Problem #10 (LOW): InvoiceDueDate Before InvoiceDate

Symptom

  • Document 11de4d07: InvoiceDate=2026-01-16, InvoiceDueDate=2025-12-01
  • Due date is BEFORE invoice date, which is illogical

Root Cause

Either the date normalizer swapped the values, or the YOLO model detected the wrong region for one of the dates.

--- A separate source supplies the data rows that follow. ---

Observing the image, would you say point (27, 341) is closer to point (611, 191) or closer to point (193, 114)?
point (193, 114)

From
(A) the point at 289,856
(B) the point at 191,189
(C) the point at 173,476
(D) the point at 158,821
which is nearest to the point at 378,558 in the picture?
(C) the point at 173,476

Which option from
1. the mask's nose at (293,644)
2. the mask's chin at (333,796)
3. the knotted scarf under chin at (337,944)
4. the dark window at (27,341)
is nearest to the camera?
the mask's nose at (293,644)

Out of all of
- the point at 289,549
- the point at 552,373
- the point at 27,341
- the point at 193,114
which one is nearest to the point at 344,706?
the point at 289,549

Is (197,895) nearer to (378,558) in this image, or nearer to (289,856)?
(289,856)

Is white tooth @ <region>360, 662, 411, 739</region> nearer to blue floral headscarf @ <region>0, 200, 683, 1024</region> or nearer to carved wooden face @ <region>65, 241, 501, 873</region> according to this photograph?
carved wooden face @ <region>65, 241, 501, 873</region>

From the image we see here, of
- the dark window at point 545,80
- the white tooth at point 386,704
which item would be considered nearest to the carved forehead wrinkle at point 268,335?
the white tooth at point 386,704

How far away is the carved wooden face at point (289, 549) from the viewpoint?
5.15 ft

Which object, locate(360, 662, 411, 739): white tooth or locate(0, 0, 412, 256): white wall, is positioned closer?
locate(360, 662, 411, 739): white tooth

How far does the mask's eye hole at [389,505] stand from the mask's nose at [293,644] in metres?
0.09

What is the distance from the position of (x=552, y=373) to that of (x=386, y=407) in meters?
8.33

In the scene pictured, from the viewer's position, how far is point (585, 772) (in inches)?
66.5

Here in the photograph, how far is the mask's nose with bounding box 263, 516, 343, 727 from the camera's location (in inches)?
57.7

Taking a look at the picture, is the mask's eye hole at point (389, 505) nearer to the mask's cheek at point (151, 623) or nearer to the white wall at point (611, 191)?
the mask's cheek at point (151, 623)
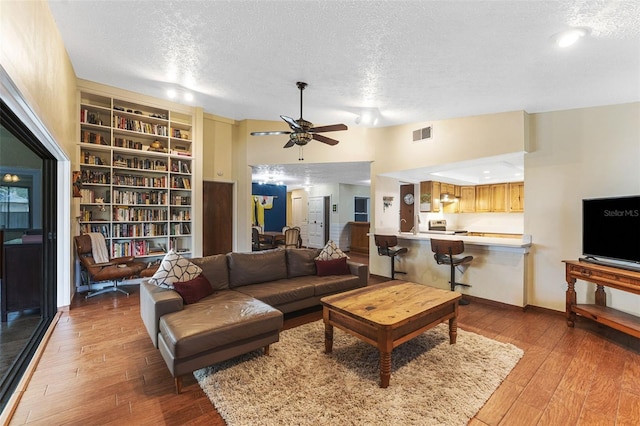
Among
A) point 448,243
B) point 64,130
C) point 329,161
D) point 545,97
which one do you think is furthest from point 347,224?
point 64,130

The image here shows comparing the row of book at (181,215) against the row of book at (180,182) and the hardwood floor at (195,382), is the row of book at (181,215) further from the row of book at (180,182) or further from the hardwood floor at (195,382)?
the hardwood floor at (195,382)

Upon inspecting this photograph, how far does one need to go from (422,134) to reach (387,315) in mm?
3535

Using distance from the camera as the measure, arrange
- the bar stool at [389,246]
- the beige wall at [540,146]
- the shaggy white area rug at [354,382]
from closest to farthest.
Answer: the shaggy white area rug at [354,382]
the beige wall at [540,146]
the bar stool at [389,246]

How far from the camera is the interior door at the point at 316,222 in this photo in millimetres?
10289

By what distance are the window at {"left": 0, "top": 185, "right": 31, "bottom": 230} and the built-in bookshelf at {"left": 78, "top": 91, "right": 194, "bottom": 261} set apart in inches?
49.3

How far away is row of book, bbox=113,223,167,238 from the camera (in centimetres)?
462

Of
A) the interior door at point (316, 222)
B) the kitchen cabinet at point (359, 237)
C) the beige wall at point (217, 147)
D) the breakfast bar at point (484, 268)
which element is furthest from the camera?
the interior door at point (316, 222)

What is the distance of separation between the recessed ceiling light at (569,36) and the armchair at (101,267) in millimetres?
5739

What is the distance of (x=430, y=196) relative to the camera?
6566 millimetres

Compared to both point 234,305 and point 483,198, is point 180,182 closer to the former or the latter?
point 234,305

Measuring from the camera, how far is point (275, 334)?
8.16 ft

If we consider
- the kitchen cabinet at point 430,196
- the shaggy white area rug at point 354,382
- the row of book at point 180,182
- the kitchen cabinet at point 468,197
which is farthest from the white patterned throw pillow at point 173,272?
the kitchen cabinet at point 468,197

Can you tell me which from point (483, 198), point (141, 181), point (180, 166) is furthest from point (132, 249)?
point (483, 198)

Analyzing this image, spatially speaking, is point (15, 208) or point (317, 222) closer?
point (15, 208)
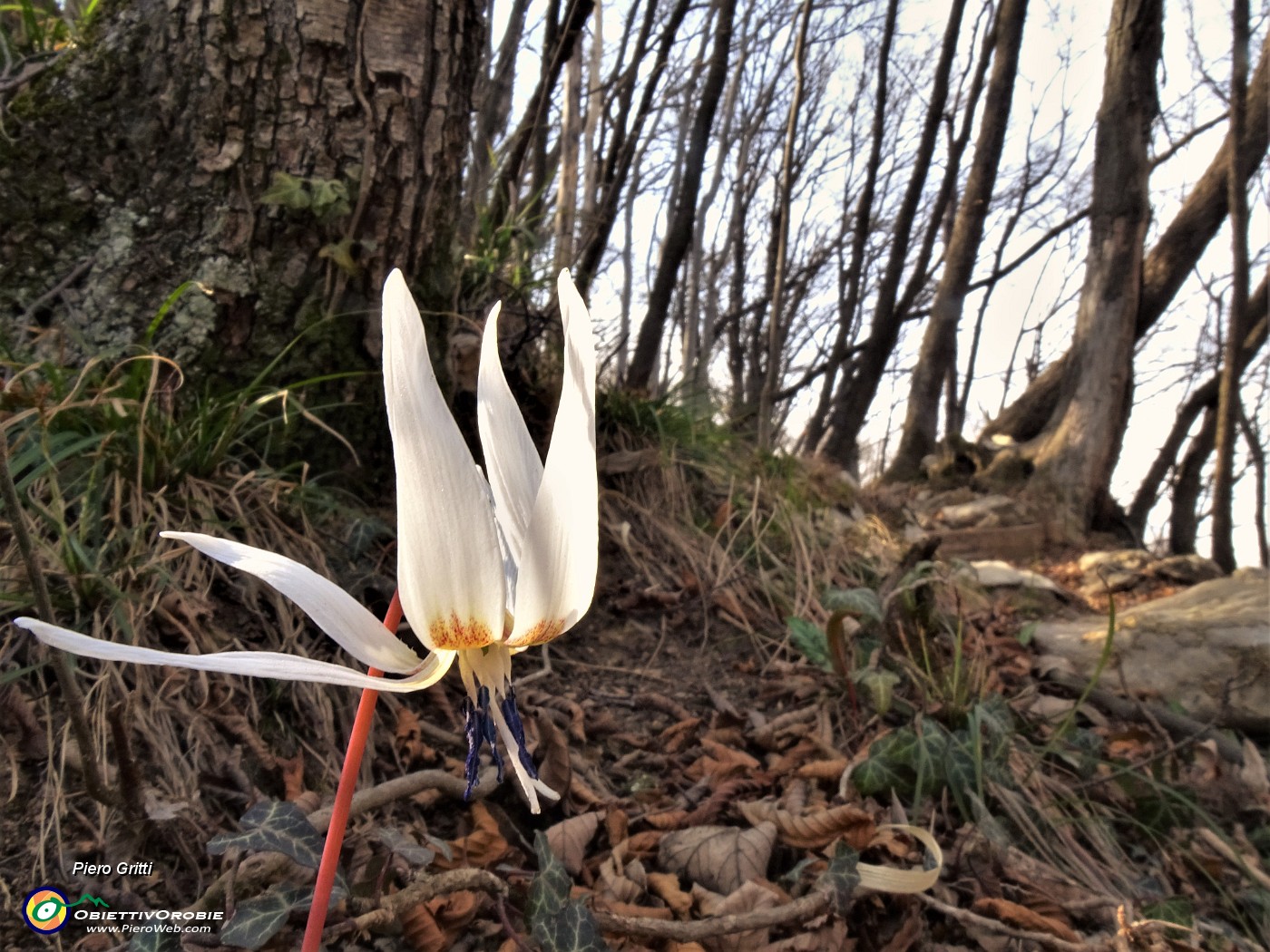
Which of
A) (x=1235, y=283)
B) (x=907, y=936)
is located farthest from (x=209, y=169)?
(x=1235, y=283)

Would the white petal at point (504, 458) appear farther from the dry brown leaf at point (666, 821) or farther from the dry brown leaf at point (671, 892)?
the dry brown leaf at point (666, 821)

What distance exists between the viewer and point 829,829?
158cm

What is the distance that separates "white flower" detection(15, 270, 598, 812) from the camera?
2.04 ft

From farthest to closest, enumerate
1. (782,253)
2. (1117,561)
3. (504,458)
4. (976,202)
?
(976,202) < (1117,561) < (782,253) < (504,458)

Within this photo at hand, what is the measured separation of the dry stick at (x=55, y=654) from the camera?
3.07 ft

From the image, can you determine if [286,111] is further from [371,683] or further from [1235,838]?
[1235,838]

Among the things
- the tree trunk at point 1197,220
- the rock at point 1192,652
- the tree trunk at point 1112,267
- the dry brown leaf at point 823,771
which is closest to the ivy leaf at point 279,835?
the dry brown leaf at point 823,771

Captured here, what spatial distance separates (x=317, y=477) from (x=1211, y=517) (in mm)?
7827

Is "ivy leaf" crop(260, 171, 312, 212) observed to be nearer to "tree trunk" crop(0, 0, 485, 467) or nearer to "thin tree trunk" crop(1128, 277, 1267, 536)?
"tree trunk" crop(0, 0, 485, 467)

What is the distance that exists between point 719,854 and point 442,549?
44.7 inches

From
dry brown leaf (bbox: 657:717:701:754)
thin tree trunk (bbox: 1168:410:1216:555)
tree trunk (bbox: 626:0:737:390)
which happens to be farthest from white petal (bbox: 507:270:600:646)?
thin tree trunk (bbox: 1168:410:1216:555)

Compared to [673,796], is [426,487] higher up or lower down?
higher up

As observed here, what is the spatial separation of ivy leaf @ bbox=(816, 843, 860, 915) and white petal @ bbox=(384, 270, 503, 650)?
1.02 metres

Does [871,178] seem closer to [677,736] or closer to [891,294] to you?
[891,294]
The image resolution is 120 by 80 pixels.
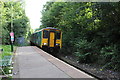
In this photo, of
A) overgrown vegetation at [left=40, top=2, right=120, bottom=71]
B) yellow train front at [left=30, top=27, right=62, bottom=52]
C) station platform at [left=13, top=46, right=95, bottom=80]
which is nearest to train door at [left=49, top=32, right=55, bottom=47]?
yellow train front at [left=30, top=27, right=62, bottom=52]

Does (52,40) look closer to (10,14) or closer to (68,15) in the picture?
(68,15)

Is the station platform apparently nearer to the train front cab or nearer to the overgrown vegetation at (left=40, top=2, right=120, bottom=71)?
the overgrown vegetation at (left=40, top=2, right=120, bottom=71)

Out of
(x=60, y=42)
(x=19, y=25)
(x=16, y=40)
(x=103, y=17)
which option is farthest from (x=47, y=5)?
(x=103, y=17)

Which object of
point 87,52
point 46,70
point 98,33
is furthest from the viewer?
point 87,52

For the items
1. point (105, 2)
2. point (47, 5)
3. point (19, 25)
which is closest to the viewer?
point (105, 2)

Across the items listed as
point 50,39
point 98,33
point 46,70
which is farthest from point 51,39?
point 46,70

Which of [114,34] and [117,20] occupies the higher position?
[117,20]

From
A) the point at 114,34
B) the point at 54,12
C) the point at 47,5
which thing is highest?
the point at 47,5

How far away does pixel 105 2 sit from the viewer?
791 cm

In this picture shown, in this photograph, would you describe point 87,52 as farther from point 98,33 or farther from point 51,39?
point 51,39

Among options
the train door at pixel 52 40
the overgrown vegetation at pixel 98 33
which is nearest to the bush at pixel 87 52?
the overgrown vegetation at pixel 98 33

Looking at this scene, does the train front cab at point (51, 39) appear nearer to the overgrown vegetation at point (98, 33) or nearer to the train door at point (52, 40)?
the train door at point (52, 40)

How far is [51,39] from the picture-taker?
56.0ft

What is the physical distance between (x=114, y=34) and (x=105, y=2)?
7.56 ft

The DPI bug (Problem #1) may also affect date extraction from the correct regions.

Fix

Add post-extraction validation: if InvoiceDueDate < InvoiceDate, either swap them or flag for review.


Priority Fix Order

Priority Fix Impact Effort
1 DPI mismatch (Problem #1) 43% of docs recovered 1 line change
2 Fallback amount regex (Problem #2) 3+ docs with wrong amounts Small regex fix
3 Fallback bankgiro regex (Problem #3) False positive bankgiro Small regex fix
4 OCR min digits (Problem #4) Short OCR numbers supported 1 line change
5 Year as InvoiceNumber (Problem #5) 2+ docs Small logic add
6 Date validation (Problem #10) Logical consistency Small validation add
7 Cross-validation (Problem #6) Better field reconciliation Investigation needed
8 Timeouts (Problem #8) 4 docs Config change
9 Document classification (Problem #9) Filter non-invoices Feature addition

Re-run Expected After Fix #1

After fixing the DPI mismatch alone, re-running the same 39 PDFs should show:

  • Pure fallback rate dropping from 43% to near 0%
  • InvoiceDate extraction rate improving from 31% to ~70%+
  • OCR extraction rate improving from 31% to ~60%+
  • Average confidence scores increasing significantly
  • supplier_organisation_number extraction improving from 23% to ~60%+

Detailed Per-PDF Results Summary

PDF Size Time Fields Confidence Issues
dccf6655 10KB 17s 0/0 - Not an invoice
4f822b0d 183KB 37s 1/6 ALL 0.500 DPI bug: 6 detections, 5 lost
d4af7848 55KB 41s 1/6 ALL 0.500 DPI bug: 6 detections, 5 lost
19533483 262KB 39s 1/9 ALL 0.500 DPI bug: 9 detections, 8 lost
2b7e4103 25KB 47s 3/6 ALL 0.500 DPI bug + Amount=1.00 wrong
7717d293 34KB 16s 3/6 ALL 0.500 DPI bug + Amount=1.00 wrong
3226ac59 66KB 42s 3/5 ALL 0.500 DPI bug + Amount=1.00 wrong
0553e5c2 31KB 18s 3/6 ALL 0.500 DPI bug + BG=5000-0000 suspicious
32e90db8 136KB 40s 3/7 Mixed Amount=2026.00 (year?)
dc35ee8e 567KB 83s 7/9 YOLO InvoiceNumber=2025 (year)
56cabf73 67KB 19s 5/6 YOLO InvoiceNumber=2026 (year)
87f470da 784KB 42s 9/14 YOLO InvNum vs OCR mismatch
11de4d07 356KB 68s 5/3 Mixed DueDate < InvoiceDate
0f9047a9 415KB 22s 8/6 YOLO Good extraction
9d0b793c 286KB 18s 8/8 YOLO Good extraction
5604d375 915KB 51s 9/10 YOLO Good extraction
87f470da 784KB 42s 9/14 YOLO Good extraction
f40fd418 523KB 90s 9/9 YOLO Good extraction

Field Extraction Rate Summary

Field Present Missing Rate Avg Conf
Bankgiro 32 3 91.4% 0.681
InvoiceNumber 28 7 80.0% 0.695
Amount 27 8 77.1% 0.726
InvoiceDueDate 13 22 37.1% 0.883
InvoiceDate 11 24 31.4% 0.879
OCR 11 24 31.4% 0.900
customer_number 11 24 31.4% 0.926
payment_line 9 26 25.7% 0.938
Plusgiro 3 32 8.6% 0.948
supplier_org_number 0 35 0.0% 0.000

Note: Fields with high confidence but low extraction rate (InvoiceDate 0.879, OCR 0.900, payment_line 0.938) indicate the DPI bug: when extraction works (via YOLO), confidence is high. The low rate is because most documents fall back and these fields have no fallback regex pattern.